Presidente, come si può rialzare il vostro settore?
"Il problema è che sono due eventi che ne seguono altri: prima c’erano state le Marche, Ischia e la Liguria. Questo testimonia la fragilità del nostro territorio, così come la forza delle precipitazioni. Dobbiamo essere lungimiranti: servono le infrastrutture necessarie a contenere l’acqua che cade in grande quantità in tempi ristretti. Oggi tratteniamo soltanto l’11% dell’acqua piovana, mentre in Francia sono al 36%".
Soluzioni?
"Accumulare l’acqua nei bacini vuol dire dare una risposta al dissesto idrogeologico, poter puntare sull’energia rinnovabile e avere risorse in cascina di fronte a estati siccitose, come quella del 2022".
Capitolo ristori: quali richieste?
"L’importante è la tempestività nel dare risposte altrimenti le persone si scoraggiano, soprattutto le nuove generazioni: c’è il rischio che interi territori vengano abbandonati con tutti i rischi che ne conseguono".
In Toscana le vostre stime parlano di 50 milioni di euro di danni nel florovivaismo pistoiese e numeri in crescita per le altre produzioni.

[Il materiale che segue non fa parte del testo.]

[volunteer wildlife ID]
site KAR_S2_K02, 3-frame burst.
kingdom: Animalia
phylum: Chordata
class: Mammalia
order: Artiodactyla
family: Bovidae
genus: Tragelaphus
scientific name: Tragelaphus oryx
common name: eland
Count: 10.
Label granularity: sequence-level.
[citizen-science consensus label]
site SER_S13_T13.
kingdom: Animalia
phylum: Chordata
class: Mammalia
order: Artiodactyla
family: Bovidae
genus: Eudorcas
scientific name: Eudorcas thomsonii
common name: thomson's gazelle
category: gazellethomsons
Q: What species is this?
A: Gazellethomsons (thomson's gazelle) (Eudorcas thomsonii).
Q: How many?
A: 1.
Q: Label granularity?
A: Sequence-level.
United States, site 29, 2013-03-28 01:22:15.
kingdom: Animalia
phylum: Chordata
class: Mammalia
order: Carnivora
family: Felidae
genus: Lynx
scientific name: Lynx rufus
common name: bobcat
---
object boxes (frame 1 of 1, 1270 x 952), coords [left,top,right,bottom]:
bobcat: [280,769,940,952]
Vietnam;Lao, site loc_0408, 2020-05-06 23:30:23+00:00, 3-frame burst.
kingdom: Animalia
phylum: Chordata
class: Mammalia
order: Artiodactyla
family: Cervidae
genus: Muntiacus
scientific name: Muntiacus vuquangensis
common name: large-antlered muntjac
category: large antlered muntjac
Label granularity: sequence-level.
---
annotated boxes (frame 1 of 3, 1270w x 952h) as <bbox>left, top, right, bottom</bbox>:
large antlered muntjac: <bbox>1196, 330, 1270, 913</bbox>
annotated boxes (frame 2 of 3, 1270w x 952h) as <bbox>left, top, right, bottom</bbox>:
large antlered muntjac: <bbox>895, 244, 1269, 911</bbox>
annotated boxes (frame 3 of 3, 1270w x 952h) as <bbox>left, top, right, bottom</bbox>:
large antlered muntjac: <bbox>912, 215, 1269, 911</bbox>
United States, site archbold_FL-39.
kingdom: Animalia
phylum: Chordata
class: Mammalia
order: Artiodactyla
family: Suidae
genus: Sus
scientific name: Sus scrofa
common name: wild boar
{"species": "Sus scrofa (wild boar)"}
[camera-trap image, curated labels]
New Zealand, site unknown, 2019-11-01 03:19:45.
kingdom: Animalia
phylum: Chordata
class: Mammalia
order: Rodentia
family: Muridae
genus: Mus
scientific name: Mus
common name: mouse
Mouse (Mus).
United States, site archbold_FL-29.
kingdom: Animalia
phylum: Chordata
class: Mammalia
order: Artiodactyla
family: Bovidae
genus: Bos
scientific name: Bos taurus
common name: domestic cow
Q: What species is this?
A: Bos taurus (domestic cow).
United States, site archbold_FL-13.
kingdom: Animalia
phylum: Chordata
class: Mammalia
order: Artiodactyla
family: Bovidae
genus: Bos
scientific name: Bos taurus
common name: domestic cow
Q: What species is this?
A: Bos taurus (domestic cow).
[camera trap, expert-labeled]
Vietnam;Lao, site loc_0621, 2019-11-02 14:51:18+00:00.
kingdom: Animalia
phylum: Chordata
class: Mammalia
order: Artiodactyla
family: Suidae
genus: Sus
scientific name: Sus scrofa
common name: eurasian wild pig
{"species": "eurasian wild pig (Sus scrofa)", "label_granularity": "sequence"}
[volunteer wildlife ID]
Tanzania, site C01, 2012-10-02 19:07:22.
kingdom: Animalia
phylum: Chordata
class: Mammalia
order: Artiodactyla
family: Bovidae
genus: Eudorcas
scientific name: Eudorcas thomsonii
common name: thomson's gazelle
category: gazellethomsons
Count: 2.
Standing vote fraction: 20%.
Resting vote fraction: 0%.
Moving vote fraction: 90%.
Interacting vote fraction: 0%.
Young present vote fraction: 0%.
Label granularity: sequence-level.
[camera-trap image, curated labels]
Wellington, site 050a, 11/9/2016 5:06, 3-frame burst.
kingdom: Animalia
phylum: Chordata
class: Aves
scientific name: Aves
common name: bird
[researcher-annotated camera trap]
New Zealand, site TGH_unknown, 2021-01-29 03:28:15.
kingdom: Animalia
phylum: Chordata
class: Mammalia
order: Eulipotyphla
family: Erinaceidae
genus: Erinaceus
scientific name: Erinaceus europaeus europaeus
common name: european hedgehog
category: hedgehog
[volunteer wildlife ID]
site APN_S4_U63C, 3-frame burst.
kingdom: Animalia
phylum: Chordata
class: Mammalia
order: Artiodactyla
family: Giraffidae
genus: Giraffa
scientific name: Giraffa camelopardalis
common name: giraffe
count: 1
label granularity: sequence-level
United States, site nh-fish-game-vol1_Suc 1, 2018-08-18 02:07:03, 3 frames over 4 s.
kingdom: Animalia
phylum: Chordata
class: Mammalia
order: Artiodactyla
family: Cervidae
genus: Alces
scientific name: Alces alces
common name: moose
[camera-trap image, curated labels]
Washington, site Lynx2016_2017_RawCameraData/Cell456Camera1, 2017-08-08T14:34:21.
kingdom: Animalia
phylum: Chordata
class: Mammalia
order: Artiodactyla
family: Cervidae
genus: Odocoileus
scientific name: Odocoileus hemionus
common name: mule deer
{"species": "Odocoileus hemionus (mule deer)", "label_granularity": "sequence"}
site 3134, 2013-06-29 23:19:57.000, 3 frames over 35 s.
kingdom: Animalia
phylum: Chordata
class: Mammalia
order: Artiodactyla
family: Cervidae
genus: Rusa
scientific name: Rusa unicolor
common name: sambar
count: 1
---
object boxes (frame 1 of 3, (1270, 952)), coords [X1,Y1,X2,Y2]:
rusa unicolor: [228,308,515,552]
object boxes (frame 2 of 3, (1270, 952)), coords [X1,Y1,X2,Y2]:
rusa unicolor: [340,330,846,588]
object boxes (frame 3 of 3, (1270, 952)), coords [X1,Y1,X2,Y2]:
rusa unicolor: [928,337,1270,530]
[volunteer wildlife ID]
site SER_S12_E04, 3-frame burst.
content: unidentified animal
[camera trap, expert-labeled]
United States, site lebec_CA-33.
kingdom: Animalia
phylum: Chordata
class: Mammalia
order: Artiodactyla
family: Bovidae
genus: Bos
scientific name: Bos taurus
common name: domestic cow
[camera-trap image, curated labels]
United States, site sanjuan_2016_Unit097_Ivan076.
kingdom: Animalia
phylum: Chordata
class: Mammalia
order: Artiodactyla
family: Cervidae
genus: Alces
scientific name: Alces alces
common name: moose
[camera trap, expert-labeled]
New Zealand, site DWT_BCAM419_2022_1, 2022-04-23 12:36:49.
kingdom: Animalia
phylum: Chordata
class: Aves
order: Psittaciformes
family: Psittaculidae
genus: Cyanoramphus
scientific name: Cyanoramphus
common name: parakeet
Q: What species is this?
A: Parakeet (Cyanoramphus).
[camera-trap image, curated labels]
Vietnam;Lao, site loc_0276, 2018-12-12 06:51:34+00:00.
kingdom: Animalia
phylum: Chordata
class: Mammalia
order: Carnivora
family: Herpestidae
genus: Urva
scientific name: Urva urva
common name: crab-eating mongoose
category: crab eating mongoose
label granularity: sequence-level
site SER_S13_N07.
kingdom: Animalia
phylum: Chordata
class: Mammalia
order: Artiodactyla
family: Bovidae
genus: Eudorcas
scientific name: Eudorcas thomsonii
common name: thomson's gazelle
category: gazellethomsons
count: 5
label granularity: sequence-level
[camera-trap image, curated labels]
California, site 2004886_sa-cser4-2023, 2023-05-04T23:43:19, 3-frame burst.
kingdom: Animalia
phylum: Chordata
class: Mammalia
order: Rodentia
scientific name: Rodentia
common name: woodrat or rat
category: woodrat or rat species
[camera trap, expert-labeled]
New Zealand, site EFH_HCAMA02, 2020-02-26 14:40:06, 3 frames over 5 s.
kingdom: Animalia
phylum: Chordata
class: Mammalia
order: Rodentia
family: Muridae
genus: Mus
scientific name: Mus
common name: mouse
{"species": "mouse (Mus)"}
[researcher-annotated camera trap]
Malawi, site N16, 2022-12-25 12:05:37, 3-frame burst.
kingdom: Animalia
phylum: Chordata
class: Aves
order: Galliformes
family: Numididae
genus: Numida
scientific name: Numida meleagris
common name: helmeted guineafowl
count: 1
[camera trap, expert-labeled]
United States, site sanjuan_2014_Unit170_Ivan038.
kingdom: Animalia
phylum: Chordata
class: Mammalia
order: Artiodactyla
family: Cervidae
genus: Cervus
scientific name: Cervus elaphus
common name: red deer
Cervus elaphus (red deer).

"Si parte da un danno iniziale quantificato in 50 milioni ma è ovvio che tenderà a salire sempre di più. E, in questo settore, non ci sono solo le perdite immediate ma anche quelle successive. Per il florovivaismo è chiaro che quando si presenta una situazione del genere si perde il valore effettivo della pianta e la possibilità di coltivarla nei prossimi mesi".
Quali prodotti subiranno le conseguenze più gravi?
"I danni sono molto diversificati: le piante che erano in una fase di sviluppo avanzato sono quelle meno interessate mentre tutto ciò che riguarda le colture intensive nei vivai, i fiori in vaso e ciò che in serra è stato colpito in maniera importante, in alcuni casi anche con la perdita totale della produzione".
Un esempio?
"Le stelle di Natale che stanno per partire con la fase di commercializzazione fra punti vendita e garden ma hanno subito pesantemente questo fenomeno. E poi non dimentichiamoci che il 60% dei nostri prodotti vengono esportati all’estero, quindi il rischio maggiore quello che potremmo patire sul mercato internazionale".
La conta di ciò che manca in cassa si fa adesso ma quella più attendibile potrà esserci soltanto fra un anno. Nel frattempo il settore del florovivaismo cosa deve fare per tenere botta?
"E’ questo il vero tema: intanto si perde la fase di commercializzazione, come successo per l’ortofrutta in Emilia. Nel medio periodo mi auguro che sia un insegnamento per istituzioni regionali e nazionali: ci sono da modificare le norme e rendere più facile la manutenzione delle infrastrutture così come la costruzione di vasche per la laminazione. Se riusciremo a dare risposte tempestive, le aziende saranno nelle condizioni di poter ripartire e, sicuramente, si potrà andare alla riconquista dei mercati e dei prodotti, altrimenti il rischio è grande: stiamo parlando di un indotto che riguarda più di 4 milioni di persone in Italia".